Re: gnome-session: running a bash script at startup causes 2 minutes timeout
- From: Malcolm Tredinnick <malcolm commsecure com au>
- To: gnome-list gnome org
- Subject: Re: gnome-session: running a bash script at startup causes 2 minutes timeout
- Date: Tue Aug 26 20:33:01 2003
On Wed, 2003-08-27 at 04:04, Hans Deragon wrote:
> If I am running a bash script that I added to the startup programs in the
> gnome session configuration, everytime I login the gnome startup hangs on my
> script for exactly 2 minutes.
>
> I know that my script is not a problem because when I tested it, I made it as
> simply as can be: 1) 1 line starting with #!/bin/bash ; 2) emtpy script
> created with touch command.
>
> Thus, what is gnome waiting from my script to continue the startup sequence?
> Does my script needs to send a signal to some process? Which signal and which
> process?
I suspect that if you are truly running the script as part of the
gnome-session startup, then your script needs to register itself with
the session manager (I have no idea how to do that from a shell script).

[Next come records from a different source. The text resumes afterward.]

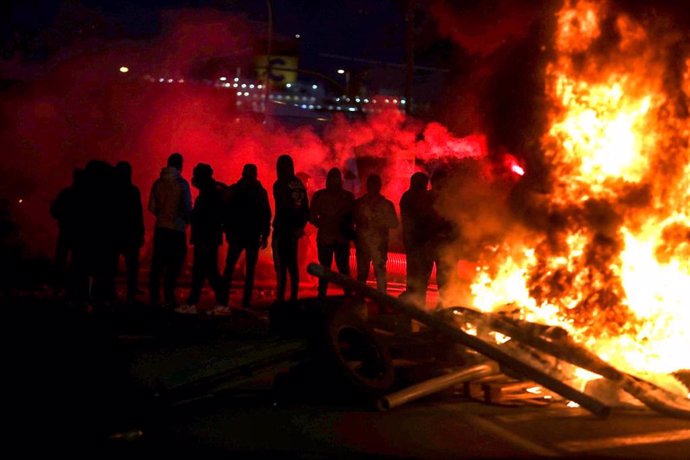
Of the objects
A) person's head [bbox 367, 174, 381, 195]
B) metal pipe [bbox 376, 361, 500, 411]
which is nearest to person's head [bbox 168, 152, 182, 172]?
person's head [bbox 367, 174, 381, 195]

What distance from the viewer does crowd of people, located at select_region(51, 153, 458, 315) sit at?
37.5 feet

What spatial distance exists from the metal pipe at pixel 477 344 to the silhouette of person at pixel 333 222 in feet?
14.1

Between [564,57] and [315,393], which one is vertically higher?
[564,57]

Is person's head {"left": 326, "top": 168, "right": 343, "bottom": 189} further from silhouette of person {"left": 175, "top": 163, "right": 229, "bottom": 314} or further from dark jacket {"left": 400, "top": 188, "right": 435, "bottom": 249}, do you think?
silhouette of person {"left": 175, "top": 163, "right": 229, "bottom": 314}

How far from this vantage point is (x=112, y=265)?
38.2 ft

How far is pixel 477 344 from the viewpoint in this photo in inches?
273

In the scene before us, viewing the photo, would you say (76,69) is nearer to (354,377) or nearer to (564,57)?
(564,57)

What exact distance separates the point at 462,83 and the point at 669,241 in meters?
10.3

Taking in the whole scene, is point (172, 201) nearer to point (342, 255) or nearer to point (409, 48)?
point (342, 255)

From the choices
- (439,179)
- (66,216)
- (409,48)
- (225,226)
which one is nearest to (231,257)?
(225,226)

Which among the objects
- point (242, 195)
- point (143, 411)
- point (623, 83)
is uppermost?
point (623, 83)

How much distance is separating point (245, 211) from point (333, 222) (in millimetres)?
1071

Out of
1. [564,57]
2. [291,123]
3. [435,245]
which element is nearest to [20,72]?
[291,123]

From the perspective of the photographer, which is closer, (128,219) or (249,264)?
(128,219)
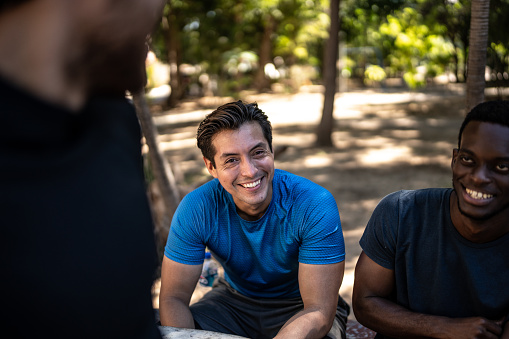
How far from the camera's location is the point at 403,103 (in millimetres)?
15633

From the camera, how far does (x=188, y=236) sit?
2.42 m

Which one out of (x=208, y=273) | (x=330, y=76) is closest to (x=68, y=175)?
(x=208, y=273)

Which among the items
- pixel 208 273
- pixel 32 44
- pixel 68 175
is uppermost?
pixel 32 44

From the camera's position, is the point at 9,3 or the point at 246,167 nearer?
the point at 9,3

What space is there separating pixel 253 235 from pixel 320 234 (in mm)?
334

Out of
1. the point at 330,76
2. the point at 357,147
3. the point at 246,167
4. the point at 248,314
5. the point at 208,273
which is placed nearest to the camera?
the point at 246,167

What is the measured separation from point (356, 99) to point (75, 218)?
17.8 metres

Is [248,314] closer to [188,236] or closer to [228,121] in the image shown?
[188,236]

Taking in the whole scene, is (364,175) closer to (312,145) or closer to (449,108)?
(312,145)

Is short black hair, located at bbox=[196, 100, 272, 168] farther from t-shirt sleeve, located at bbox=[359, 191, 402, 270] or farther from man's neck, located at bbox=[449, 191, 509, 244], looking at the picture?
man's neck, located at bbox=[449, 191, 509, 244]

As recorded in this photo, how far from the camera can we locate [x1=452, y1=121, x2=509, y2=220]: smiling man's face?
6.28 feet

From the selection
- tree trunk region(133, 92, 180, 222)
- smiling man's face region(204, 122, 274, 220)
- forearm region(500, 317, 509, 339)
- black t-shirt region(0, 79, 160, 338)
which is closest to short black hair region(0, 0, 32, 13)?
black t-shirt region(0, 79, 160, 338)

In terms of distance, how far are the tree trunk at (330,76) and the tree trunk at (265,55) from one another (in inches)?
471

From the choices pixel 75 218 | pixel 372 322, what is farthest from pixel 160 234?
pixel 75 218
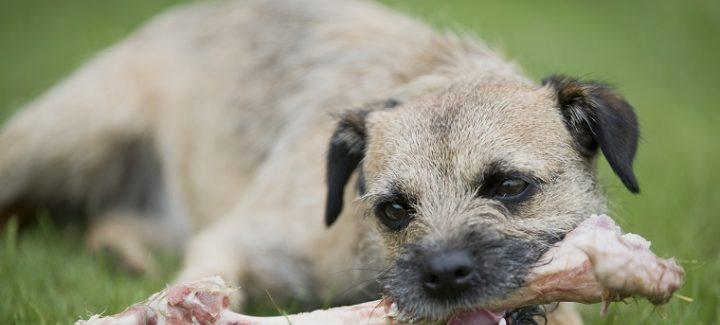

Otherwise, the session manager assumes it has not yet finished starting
and will wait for a certain period of time before killing it off (120
seconds is the wait time, so this is what you are seeing). A few of use
were fixing a bug related to this recently and this was exactly the sort
of behaviour that was causing the splash screen to hang around
pointlessly after a login sometimes.
Some possible solutions:
(1) Run your script before running gnome-session (so, if you have a
.xsession file that sets some things up and then execs gnome-session,
put the script in there).
(2) That may not work if your script needs the desktop to be running. In
that case, you may have to write a C-wrapper program that does register
itself with the session and runs whatever shell scripts your want (it
seems this may be useful in general).
Neither of these solutions is particularly pleasant (especially when you
have to run it after the session has started). There are other
workarounds, like running from .bash_profile and testing
$SESSION_MANAGER is set, but that requires you to start up a shell (some
people will have one or twenty open as a matter of course; others will
not).
I cannot think of an ideal solution here (short of writing that wrapper
in (2) above). Maybe somebody else will think of something.